| TASK LIST |
**a)** From the hospital text below, list every diagnostic service it names.
**b)** Using the hospital text below, say whether each statement agrees with it, and quote the words that decide it: (i) The new Piedmont Newnan Hospital opened on May 8, 2012. (ii) The new facility has 18 operating rooms. (iii) Piedmont Mountainside Hospital is in Jasper.
**c)** According to the hospital text below, why is 745 Poplar Rd described as the hospital's "new location"?

| PAGE TEXT |
────────

Piedmont Newnan Hospital (PNH) is a 217-bed, acute-care hospital located at its new location of 745 Poplar Rd in Newnan, Georgia, offering 24-hour emergency services, women's services, and general medical/surgical services. Diagnostic services include CT, nuclear medicine, MRI, PET, ultrasound and fluoroscopy. Medical and surgical services include laparoscopic surgery, physical therapy, respiratory therapy, sleep studies and exploratory cardiac catheterization and rehabilitation, and wound treatment/hyperbaric therapy.

A new Piedmont Newnan Hospital opened on May 8, 2012. "The new hospital is situated on 105 acres along Poplar Road near I-85. At 362,376 square feet, the 217-bed hospital will have 14 post-partum beds, 18 critical care beds, and 104 general medical/surgical patient beds. The facility also will feature eight operating rooms and 23 patient rooms in the Emergency Department."

With more than 800 employees and a medical staff of over 230 physicians, PNH is a member of Piedmont Healthcare (PHC), organization that also includes Piedmont Hospital, a 481-bed acute tertiary care facility offering all major medical, surgical, and diagnostic services located on 26 acre in the north Atlanta community of Buckhead; Piedmont Fayette Hospital, a 315-bed, acute-care community hospital located on Highway 54 in Fayetteville and one of the 100 Top Hospitals in the nation; and Piedmont Mountainside Hospital, a 42-bed community hospital in Jasper. Piedmont Healthcare also is the parent company of the Piedmont Heart Institute (PHI), staffed by more than 85 cardiovascular specialists in Piedmont Heart Institute Physicians with over 30 locations across north Georgia; the Piedmont Physicians Group, with more than 100 primary care physicians in over 30 offices throughout metro Atlanta; the Piedmont Clinic, a 600-member physician network; and Piedmont Philanthropy, the philanthropic entity for private fundraising initiatives.

────────

| INFORMATION SHOWN |
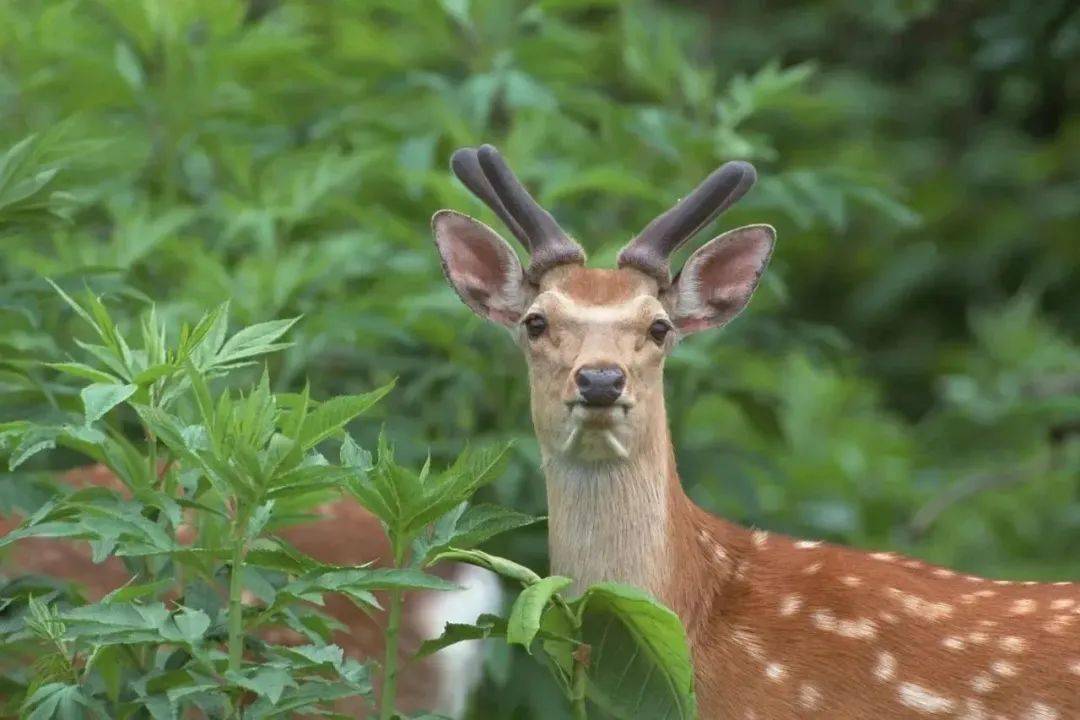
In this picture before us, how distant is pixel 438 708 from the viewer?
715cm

────────

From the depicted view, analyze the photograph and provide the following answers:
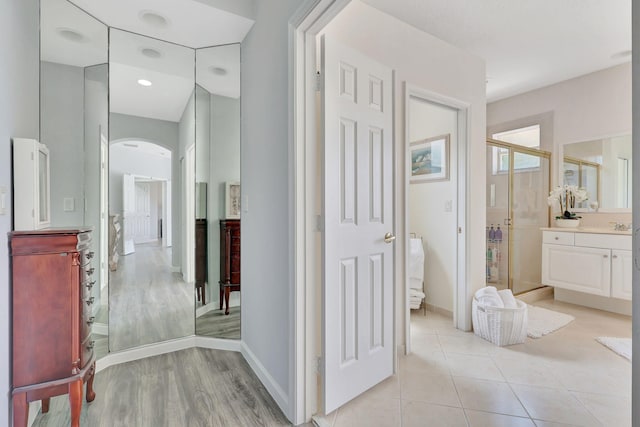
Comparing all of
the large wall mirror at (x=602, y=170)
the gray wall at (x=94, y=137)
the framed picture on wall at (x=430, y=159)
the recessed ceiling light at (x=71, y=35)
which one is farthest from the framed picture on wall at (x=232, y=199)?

────────

| RESULTS IN ORDER |
**a)** CT, nuclear medicine, MRI, PET, ultrasound, fluoroscopy

**b)**
(i) Yes: "A new Piedmont Newnan Hospital opened on May 8, 2012."
(ii) No: "The facility also will feature eight operating rooms"
(iii) Yes: "Piedmont Mountainside Hospital, a 42-bed community hospital in Jasper"

**c)** A new Piedmont Newnan Hospital opened on May 8, 2012. It stands on 105 acres along Poplar Road near I-85, so the hospital now operates from that new site.